Além disso, a fé daquela mulher não podia ser silenciada pela conduta dos discípulos. Eles não a trataram propriamente bem, mas não se pode dizer que a tenham tratado mal assim. Não eram, na verdade, gentis como o seu mestre, pois frequentemente afastavam alguns que dele se aproximassem. A algazarra feita pela cananeia, todavia, os aborreceu, e ainda por cima ela resolveu insistir com uma perseverança que lhes pareceu infinita. Até que chegaram a Jesus, pedindo, por favor: “Despede-a, porque vem clamando atrás de nós” (Mt 15.23). Pobre alma! Em nenhum momento, ela havia clamado atrás deles, ou seja, lhes suplicado qualquer ajuda, mas, sim, buscava insistentemente se fazer ouvir pelo próprio mestre. Os discípulos costumavam assumir, de vez em quando, ares de importância excessiva aos próprios olhos. Esqueciam que os empurrões e ajuntamentos para ouvir o evangelho não era causado pelo anseio do povo em ouvi-los; pelo contrário, sabemos que ninguém, depois, daria a mínima atenção ao que tivessem a dizer não fosse pela mensagem do evangelho, que ficaram então encarregados de transmitir. Bastaria lhes haver sido dado qualquer outro assunto a tratar, e a multidão logo se desfaria. Embora cansados do clamor da mulher, que lhes parecia importuno, agiram, no entanto, nesse caso, com certa atenção para com ela, mostrando-se de certo modo interessados em vê-la alcançar o que buscava. Isso faz que a resposta do nosso Senhor não tenha sido, então, inteiramente inapropriada, pois dirigiu-se a eles: “Não fui enviado senão às ovelhas perdidas da casa de Israel”. Advertia-os, assim, de que não estavam propriamente se importando com a cura da filha da mulher, mas, sim, que pensavam mais no próprio conforto, ansiosos que se mostravam por se verem livres dela: Despede-a, pediram, porque vem clamando atrás de nós (Mt 15.23). Todavia, embora não a tratassem do modo com que os homens judeus naquela época tratariam geralmente uma mulher, mas, sim, como sabiam que, na qualidade de discípulos de Jesus, deveriam tratar alguém em busca de uma resposta; embora a tratassem, enfim, como os cristãos devem tratar todas as pessoas, principalmente os aflitos, apesar de tudo isso ela não se calava.
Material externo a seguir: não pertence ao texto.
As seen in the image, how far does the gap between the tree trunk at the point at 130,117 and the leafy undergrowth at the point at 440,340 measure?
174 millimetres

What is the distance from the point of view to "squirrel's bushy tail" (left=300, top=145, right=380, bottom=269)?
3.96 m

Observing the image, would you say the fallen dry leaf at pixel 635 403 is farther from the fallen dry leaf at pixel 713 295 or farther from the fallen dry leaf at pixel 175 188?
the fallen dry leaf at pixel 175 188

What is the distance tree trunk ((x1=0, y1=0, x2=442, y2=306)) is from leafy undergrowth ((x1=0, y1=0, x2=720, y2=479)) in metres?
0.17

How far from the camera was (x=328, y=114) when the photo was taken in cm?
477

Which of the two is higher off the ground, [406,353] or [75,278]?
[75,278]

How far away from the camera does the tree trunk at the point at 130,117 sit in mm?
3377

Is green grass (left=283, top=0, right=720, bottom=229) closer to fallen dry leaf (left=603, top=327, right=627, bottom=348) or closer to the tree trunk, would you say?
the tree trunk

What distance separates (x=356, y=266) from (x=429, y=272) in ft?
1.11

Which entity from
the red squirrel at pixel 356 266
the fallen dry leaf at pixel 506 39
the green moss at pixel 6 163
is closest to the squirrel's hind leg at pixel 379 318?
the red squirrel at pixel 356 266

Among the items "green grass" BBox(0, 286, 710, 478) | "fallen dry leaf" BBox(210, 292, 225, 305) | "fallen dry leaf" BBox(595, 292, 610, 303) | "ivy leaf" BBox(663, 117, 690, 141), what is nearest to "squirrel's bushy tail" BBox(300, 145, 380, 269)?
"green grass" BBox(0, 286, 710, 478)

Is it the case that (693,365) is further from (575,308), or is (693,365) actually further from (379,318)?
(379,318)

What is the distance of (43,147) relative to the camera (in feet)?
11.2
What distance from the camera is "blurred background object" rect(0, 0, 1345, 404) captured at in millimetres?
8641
Pedro talvez a observasse com um jeito até certo ponto desdenhoso; talvez João tenha ficado um pouco impaciente, pois tinha pavio curto por natureza; provavelmente, André, Filipe e os demais a considerassem por demais impertinente e presunçosa. Não importa. Ela parecia não estar interessada no que dela pudessem imaginar; só pensava na filha que havia deixado em casa e na miséria horrorosa a que o demônio a submetia. Assim foi que clamou, insistente, aos pés do Salvador: Senhor, socorre-me. Palavras supostamente frias e duras, um comportamento que muitos considerariam até antipático, não conseguiram impedi-la de suplicar àquele em quem cria.
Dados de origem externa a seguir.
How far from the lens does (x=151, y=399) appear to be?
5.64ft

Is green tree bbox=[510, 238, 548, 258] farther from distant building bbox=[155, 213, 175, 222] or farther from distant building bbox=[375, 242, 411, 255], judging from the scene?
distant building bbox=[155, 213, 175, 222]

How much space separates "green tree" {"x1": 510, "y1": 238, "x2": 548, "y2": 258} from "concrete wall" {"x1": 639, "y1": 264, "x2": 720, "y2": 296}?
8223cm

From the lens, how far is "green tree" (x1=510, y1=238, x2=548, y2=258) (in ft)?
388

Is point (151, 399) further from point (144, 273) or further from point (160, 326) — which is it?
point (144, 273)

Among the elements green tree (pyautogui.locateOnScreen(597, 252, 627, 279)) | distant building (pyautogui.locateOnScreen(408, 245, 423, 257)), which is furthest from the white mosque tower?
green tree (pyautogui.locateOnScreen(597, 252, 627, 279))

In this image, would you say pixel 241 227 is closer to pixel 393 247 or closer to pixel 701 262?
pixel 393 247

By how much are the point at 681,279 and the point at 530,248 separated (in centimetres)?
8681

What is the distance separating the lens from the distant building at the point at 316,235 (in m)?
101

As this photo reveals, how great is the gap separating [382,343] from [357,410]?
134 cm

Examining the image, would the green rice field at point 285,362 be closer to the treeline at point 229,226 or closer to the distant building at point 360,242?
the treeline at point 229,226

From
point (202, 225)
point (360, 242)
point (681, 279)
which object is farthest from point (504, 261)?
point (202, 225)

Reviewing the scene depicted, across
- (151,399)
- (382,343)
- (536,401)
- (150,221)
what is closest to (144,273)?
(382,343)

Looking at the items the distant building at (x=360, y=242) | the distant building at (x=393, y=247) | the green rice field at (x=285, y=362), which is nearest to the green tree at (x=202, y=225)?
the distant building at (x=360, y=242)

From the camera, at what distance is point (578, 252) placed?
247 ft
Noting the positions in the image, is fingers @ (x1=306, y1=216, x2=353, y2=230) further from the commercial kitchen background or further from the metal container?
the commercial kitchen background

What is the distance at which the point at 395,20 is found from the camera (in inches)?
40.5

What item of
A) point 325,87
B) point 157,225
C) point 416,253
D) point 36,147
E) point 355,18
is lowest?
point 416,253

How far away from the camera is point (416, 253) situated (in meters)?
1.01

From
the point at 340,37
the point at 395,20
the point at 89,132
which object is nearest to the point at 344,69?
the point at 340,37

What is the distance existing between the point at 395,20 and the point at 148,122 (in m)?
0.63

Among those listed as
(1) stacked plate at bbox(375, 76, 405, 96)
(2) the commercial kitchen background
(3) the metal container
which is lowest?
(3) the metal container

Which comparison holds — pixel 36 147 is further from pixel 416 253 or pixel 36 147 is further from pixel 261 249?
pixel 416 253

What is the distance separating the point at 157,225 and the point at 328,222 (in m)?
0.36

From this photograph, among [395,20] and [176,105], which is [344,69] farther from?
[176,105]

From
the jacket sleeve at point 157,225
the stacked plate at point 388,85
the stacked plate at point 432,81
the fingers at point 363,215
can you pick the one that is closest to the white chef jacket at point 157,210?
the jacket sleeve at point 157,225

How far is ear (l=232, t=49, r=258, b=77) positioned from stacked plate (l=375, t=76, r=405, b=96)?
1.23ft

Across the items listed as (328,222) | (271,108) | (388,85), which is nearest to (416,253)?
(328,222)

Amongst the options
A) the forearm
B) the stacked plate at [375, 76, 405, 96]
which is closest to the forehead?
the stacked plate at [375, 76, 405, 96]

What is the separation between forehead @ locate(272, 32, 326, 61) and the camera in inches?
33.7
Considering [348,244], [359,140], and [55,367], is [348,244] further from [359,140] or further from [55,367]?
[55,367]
Ah, pobre pecador, talvez você esteja dizendo: “Anseio por ser salvo; no entanto, um ou outro crente foi um tanto áspero comigo, duvidou da minha sinceridade, questionou a realidade do meu arrependimento, causou-me raiva, mágoa e aborrecimento. Parece até que não querem que eu seja salvo”. Essa experiência, meu querido amigo, pode ser, de fato, uma grande provação, mas se você tem fé verdadeira no mestre não se importe muito conosco, os discípulos, nem com o mais gentil nem com o mais ríspido ou frio entre nós; siga em frente simplesmente com a sua petição ao seu Senhor e Salvador até que ele haja por bem dar-lhe uma resposta de paz.
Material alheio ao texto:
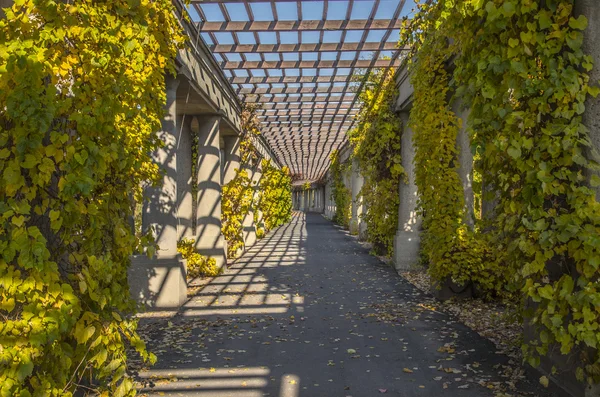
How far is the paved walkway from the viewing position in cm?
417

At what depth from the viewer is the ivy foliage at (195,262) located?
400 inches

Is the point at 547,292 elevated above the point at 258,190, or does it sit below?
below

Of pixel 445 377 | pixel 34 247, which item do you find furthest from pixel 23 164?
pixel 445 377

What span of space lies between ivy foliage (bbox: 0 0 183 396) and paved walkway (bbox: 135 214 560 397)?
149cm

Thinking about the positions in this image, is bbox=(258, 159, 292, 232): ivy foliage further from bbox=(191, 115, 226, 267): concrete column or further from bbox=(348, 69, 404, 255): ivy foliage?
bbox=(191, 115, 226, 267): concrete column

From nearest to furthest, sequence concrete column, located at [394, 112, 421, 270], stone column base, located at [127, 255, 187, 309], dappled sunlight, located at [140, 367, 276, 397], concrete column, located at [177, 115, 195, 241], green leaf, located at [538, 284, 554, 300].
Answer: green leaf, located at [538, 284, 554, 300] < dappled sunlight, located at [140, 367, 276, 397] < stone column base, located at [127, 255, 187, 309] < concrete column, located at [177, 115, 195, 241] < concrete column, located at [394, 112, 421, 270]

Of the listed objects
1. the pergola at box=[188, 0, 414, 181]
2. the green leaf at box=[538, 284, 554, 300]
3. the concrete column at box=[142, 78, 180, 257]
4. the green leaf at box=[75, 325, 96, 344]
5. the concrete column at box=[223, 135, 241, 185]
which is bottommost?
the green leaf at box=[75, 325, 96, 344]

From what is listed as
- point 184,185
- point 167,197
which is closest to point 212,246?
point 184,185

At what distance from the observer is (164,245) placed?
7.40 meters

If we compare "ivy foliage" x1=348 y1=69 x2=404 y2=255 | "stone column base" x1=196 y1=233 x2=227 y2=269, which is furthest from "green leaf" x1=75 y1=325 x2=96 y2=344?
"ivy foliage" x1=348 y1=69 x2=404 y2=255

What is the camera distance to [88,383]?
320cm


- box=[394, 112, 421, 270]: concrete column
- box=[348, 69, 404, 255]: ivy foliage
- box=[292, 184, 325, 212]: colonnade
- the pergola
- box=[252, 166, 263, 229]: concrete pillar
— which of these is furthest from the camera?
box=[292, 184, 325, 212]: colonnade

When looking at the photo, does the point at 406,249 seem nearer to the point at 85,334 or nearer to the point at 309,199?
the point at 85,334

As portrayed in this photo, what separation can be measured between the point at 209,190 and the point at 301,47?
11.5 ft
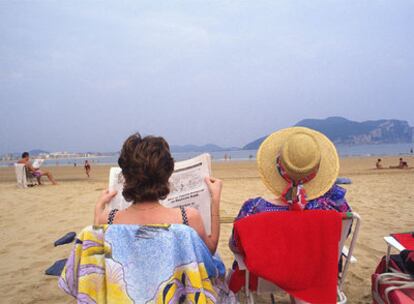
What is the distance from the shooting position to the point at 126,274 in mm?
1319

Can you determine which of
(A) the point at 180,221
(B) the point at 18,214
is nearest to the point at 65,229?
(B) the point at 18,214

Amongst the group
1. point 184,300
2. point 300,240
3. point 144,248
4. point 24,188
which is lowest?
point 24,188

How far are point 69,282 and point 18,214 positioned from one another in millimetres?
5681

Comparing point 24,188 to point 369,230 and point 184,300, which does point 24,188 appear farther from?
point 184,300

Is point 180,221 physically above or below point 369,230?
above

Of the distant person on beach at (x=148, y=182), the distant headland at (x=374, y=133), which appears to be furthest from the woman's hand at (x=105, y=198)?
the distant headland at (x=374, y=133)

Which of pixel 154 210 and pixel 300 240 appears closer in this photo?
pixel 154 210

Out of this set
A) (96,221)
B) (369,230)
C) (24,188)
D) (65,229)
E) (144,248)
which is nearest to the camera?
(144,248)

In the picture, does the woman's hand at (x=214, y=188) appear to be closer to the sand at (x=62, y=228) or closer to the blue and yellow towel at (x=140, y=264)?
the blue and yellow towel at (x=140, y=264)

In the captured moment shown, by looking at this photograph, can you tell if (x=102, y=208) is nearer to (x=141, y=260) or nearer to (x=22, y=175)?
(x=141, y=260)

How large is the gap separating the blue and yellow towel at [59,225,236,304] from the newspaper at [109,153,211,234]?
532 mm

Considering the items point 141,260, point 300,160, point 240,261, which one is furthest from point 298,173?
point 141,260

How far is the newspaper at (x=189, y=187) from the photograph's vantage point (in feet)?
6.39

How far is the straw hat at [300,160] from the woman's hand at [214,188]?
400 mm
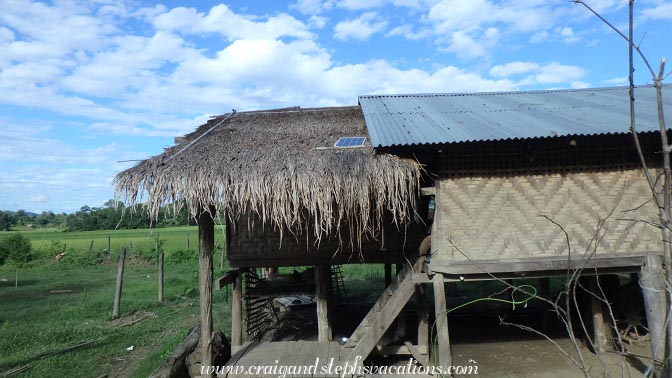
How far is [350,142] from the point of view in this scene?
561 centimetres

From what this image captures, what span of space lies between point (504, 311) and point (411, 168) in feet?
17.2

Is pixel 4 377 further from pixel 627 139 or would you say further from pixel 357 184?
pixel 627 139

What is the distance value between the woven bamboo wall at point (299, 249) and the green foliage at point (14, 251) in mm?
16784

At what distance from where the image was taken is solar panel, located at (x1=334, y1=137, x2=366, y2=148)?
5.47m

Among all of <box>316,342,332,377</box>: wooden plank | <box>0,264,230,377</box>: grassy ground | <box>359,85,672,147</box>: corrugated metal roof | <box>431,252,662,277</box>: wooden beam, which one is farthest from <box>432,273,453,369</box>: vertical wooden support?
<box>0,264,230,377</box>: grassy ground

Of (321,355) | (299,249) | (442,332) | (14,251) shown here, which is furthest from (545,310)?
(14,251)

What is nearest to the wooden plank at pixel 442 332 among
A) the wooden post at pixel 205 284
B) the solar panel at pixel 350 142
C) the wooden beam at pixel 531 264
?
the wooden beam at pixel 531 264

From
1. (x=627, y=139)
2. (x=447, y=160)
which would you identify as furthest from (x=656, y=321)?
(x=447, y=160)

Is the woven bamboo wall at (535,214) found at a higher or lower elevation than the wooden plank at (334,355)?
higher

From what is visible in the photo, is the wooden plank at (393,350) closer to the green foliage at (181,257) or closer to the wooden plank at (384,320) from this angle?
the wooden plank at (384,320)

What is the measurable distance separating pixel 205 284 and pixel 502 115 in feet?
14.8

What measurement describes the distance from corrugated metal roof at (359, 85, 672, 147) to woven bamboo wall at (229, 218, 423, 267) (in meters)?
1.58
Repito, os lábios dela não se fecharam ante uma doutrina supostamente exclusivista, que parecia restringir a bênção a uns poucos favorecidos. Disse o Senhor Jesus Cristo: Não fui enviado senão às ovelhas perdidas da casa de Israel. E embora não exista nada de exclusivista, muito menos de ríspido nesta frase, se bem compreendida, poderia ter-se abatido sobre o coração da mulher como um peso de chumbo. “Meu Deus”, ela poderia ter pensado, “ele não foi enviado a mim. Então, estou buscando em vão por um socorro que ele reserva somente aos judeus?” Ora, a doutrina da eleição ensinada nas Escrituras não impede alma alguma de se aproximar de Cristo. Se bem entendida, encoraja mais que desestimula essa aproximação. Com frequência, porém, para um ouvido despreparado, como é o da maioria dos não crentes, a doutrina da escolha divina desde antes da fundação do mundo tem geralmente um efeito muito depressivo. Temos conhecido pobres almas em busca do Senhor que afirmam, em tom de lamentação: “Vai ver, então, que não há misericórdia para mim; pode ser que eu esteja justamente entre aqueles para quem não existe propósito algum de misericórdia por parte de Deus”. Essas pessoas têm sido levadas a querer parar de pedir e orar, com medo de perder seu tempo e não valer a pena insistir mais, por não serem predestinadas à cura, à salvação e à vida eterna.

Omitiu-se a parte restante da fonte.